TO DO -> Output all of the lines below exactly, and leave out each image.

SOURCE DATA Block Start

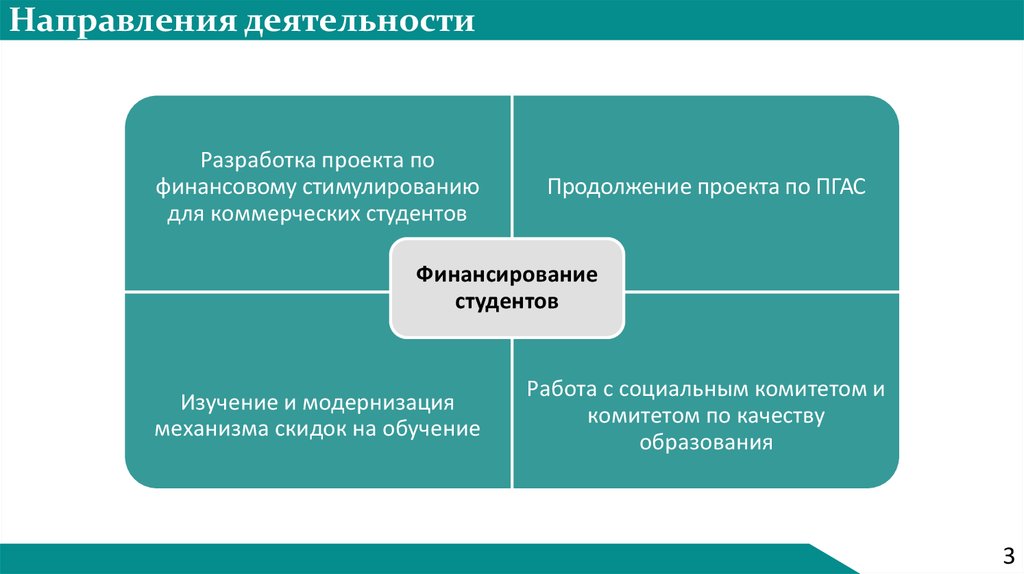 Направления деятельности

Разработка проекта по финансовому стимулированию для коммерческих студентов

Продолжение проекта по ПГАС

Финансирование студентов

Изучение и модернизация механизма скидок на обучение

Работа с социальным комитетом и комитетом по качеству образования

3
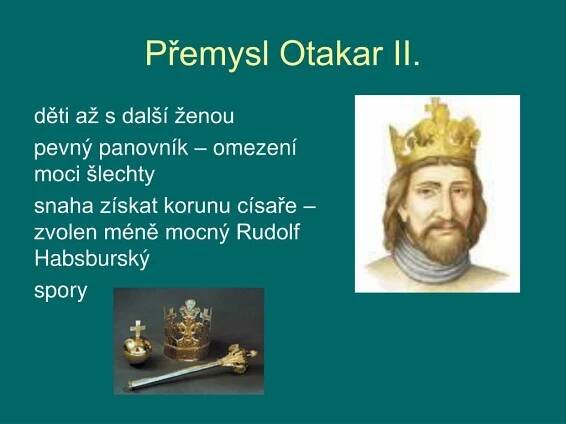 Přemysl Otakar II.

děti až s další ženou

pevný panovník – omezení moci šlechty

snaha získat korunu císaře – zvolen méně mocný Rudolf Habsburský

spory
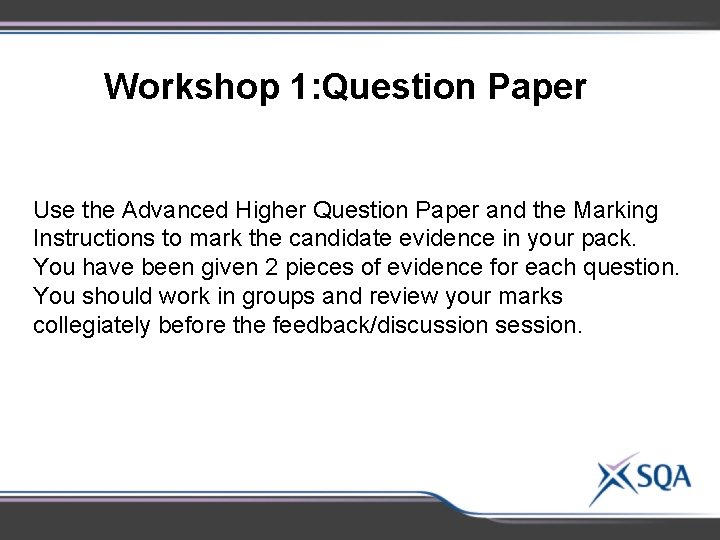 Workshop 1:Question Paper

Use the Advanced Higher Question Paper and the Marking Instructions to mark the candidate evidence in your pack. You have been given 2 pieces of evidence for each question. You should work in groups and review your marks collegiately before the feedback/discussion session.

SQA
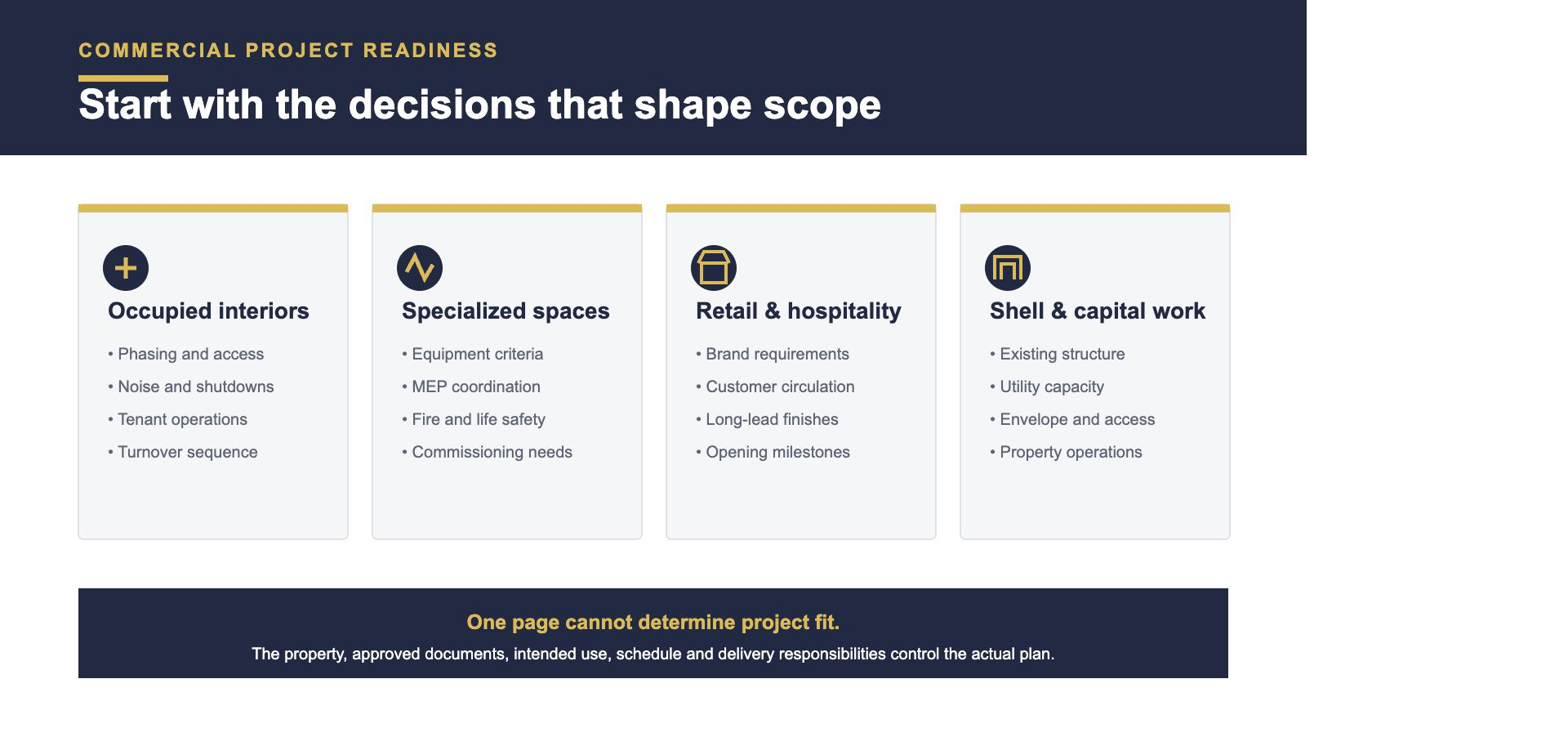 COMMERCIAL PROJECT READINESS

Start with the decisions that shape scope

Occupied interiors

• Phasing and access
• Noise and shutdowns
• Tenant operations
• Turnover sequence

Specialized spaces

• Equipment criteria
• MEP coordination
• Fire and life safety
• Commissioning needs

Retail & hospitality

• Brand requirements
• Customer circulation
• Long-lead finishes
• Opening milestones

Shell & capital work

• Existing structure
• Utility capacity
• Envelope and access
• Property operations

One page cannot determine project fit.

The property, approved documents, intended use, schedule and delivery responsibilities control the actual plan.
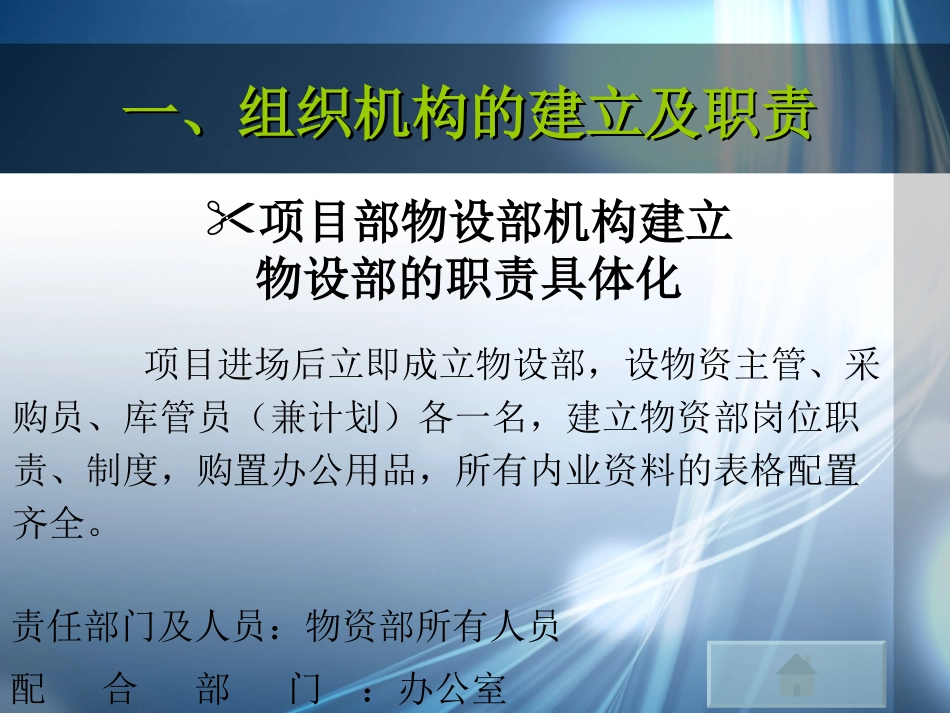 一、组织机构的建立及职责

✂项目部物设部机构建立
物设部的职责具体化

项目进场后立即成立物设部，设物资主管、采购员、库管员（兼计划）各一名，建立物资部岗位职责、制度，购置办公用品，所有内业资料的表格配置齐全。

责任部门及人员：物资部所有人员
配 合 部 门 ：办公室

SOURCE DATA Block End

TASK OUTPUT ->
 Направления деятельности

Разработка проекта по финансовому стимулированию для коммерческих студентов

Продолжение проекта по ПГАС

Финансирование студентов

Изучение и модернизация механизма скидок на обучение

Работа с социальным комитетом и комитетом по качеству образования

3
 Přemysl Otakar II.

děti až s další ženou

pevný panovník – omezení moci šlechty

snaha získat korunu císaře – zvolen méně mocný Rudolf Habsburský

spory
 Workshop 1:Question Paper

Use the Advanced Higher Question Paper and the Marking Instructions to mark the candidate evidence in your pack. You have been given 2 pieces of evidence for each question. You should work in groups and review your marks collegiately before the feedback/discussion session.

SQA
 COMMERCIAL PROJECT READINESS

Start with the decisions that shape scope

Occupied interiors

• Phasing and access
• Noise and shutdowns
• Tenant operations
• Turnover sequence

Specialized spaces

• Equipment criteria
• MEP coordination
• Fire and life safety
• Commissioning needs

Retail & hospitality

• Brand requirements
• Customer circulation
• Long-lead finishes
• Opening milestones

Shell & capital work

• Existing structure
• Utility capacity
• Envelope and access
• Property operations

One page cannot determine project fit.

The property, approved documents, intended use, schedule and delivery responsibilities control the actual plan.
 一、组织机构的建立及职责

✂项目部物设部机构建立
物设部的职责具体化

项目进场后立即成立物设部，设物资主管、采购员、库管员（兼计划）各一名，建立物资部岗位职责、制度，购置办公用品，所有内业资料的表格配置齐全。

责任部门及人员：物资部所有人员
配 合 部 门 ：办公室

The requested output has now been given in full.